Presidente da OAB informa que juízes vão receber um ofício para que esclareçam natureza de recursos; Beto Richa critica repercussão
Theo Marques/15-01-2013
Breda: "Pedi ao presidente do TJ e ele evidentemente me disse que tomará todas as medidas com a urgência e a gravidade que o tema exige"
Curitiba – O presidente da Ordem dos Advogados do Brasil (OAB) no Paraná, Juliano Breda, pediu ao presidente do Tribunal de Justiça (TJ) do Estado, Guilherme Luiz Gomes, durante reunião realizada ontem, que seja cobrado do governo estadual a devolução dos valores de depósitos judiciais não tributários que supostamente foram sacados de forma irregular pelo Executivo. Segundo o presidente da OAB, não há uma estimativa do valor, nem do número de casos em que houve desrespeito à legislação. "Pedi ao presidente do TJ e ele evidentemente me disse que tomará todas as medidas com a urgência e a gravidade que o tema exige, para elucidar esse caso", afirmou Breda. 

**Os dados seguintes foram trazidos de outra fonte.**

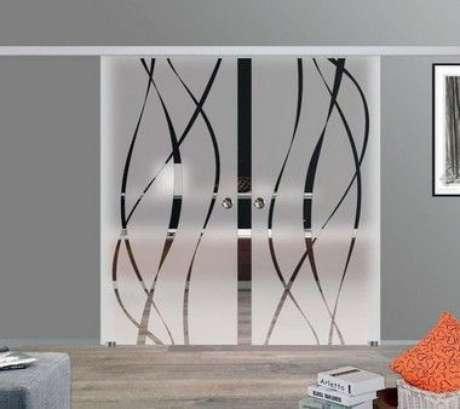 16. Porta de vidro de correr usa muito adesivo de porta. Foto: Adesivos Para Vidros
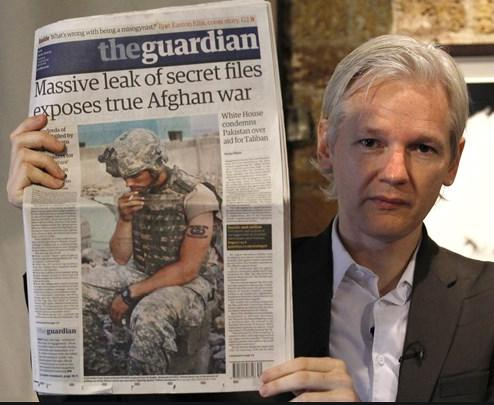 Assange on war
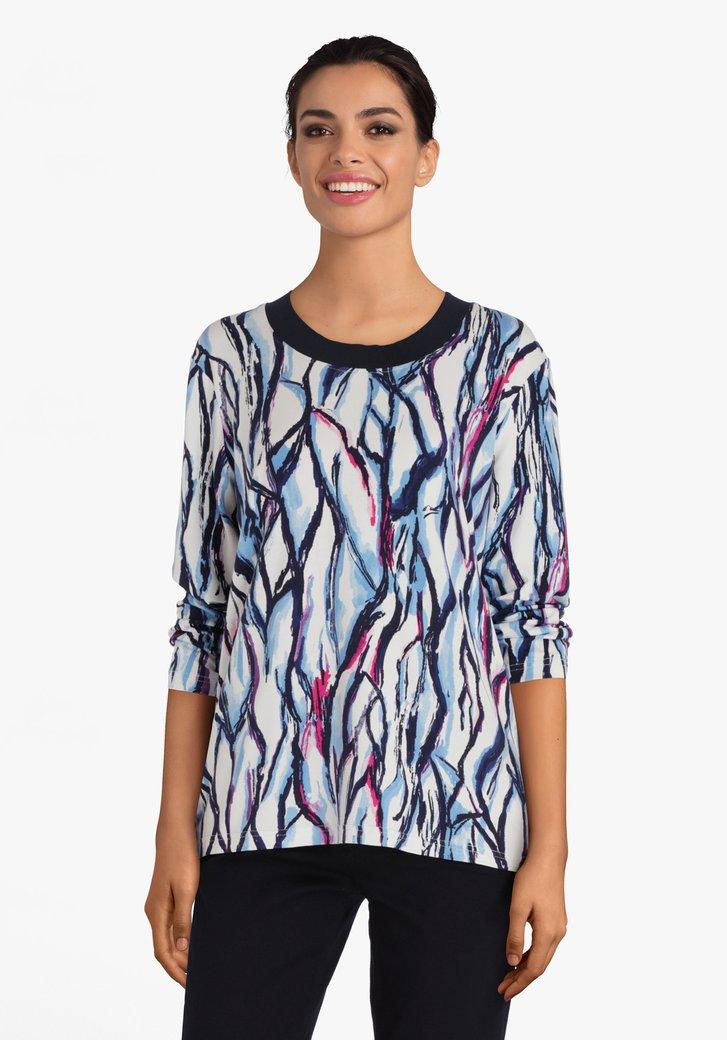 Witte T-shirt met blauwe print en roze accent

A suspeita de ilegalidade surgiu no final do ano passado, depois que clientes com direito a receber tais recursos não conseguiram acessá-los na Caixa Econômica Federal (CEF). Advogados foram informados de que o Estado havia zerado a conta, prática que é proibida pelo Conselho Nacional de Justiça (CNJ). 

Breda disse ainda que todos os juízes das varas onde houve repasse receberão ofícios para que respondam se os depósitos tinham origem tributária ou não. "Os casos chegaram de forma esparsa, para mim, na auditoria, nas 47 subseções e em protocolos nas seccionais. Como as partes não são intimadas, acabam descobrindo somente quando vão receber o valor, no final da ação", explicou. 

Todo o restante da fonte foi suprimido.